"What condition is the road in?" asked one of the passengers. "Normal," laughed the driver, "the same as normal." "Are they repairing it?" "They say they're going to."
"You can't call that thing a road anymore," my student had warned me about the state of the route between Odessa and Mykolaiv, two cities with a combined population of over one and a half million. When the road was good it was bad, but when it was bad it was absolutely awful. Cracked, buckled and warped by the sun, the tarmac had been washed away completely on both sides and what was left in the middle looked like it had just been shelled. It was if someone had taken a nine-iron to a putting green, a bucket and spade to a patch of wet sand. It reminded you of India or Cambodia or any of a dozen other places that are nowhere near Europe. There were potholes as deep as manhole covers and cracks as big as furrows. The central line had almost disappeared, and in the worst sections most people simply gave up the pretence of following any rules. Buses crept past articulated lorries, battered Ladas jolted up and down past both, cars turned off the road onto flattened patches of dirt that ran alongside farmers' fields.

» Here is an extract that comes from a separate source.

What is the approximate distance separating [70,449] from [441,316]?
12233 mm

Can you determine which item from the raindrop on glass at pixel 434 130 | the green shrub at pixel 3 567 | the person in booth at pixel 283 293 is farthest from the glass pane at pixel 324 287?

The driver held a cigarette in one hand and a mobile phone in the other as he picked his way slowly around the holes. We moved side to side, up and down, until my lower back ached from all the sudden movements. Sometimes we drove on the right of the road, sometimes in the middle and occasionally we just drove on any piece of tarmac we could. It took two and a half hours to get back to Odessa. "It wasn't quite as bad as everyone made out," said the person sitting next to me, "but I really, really need a bath."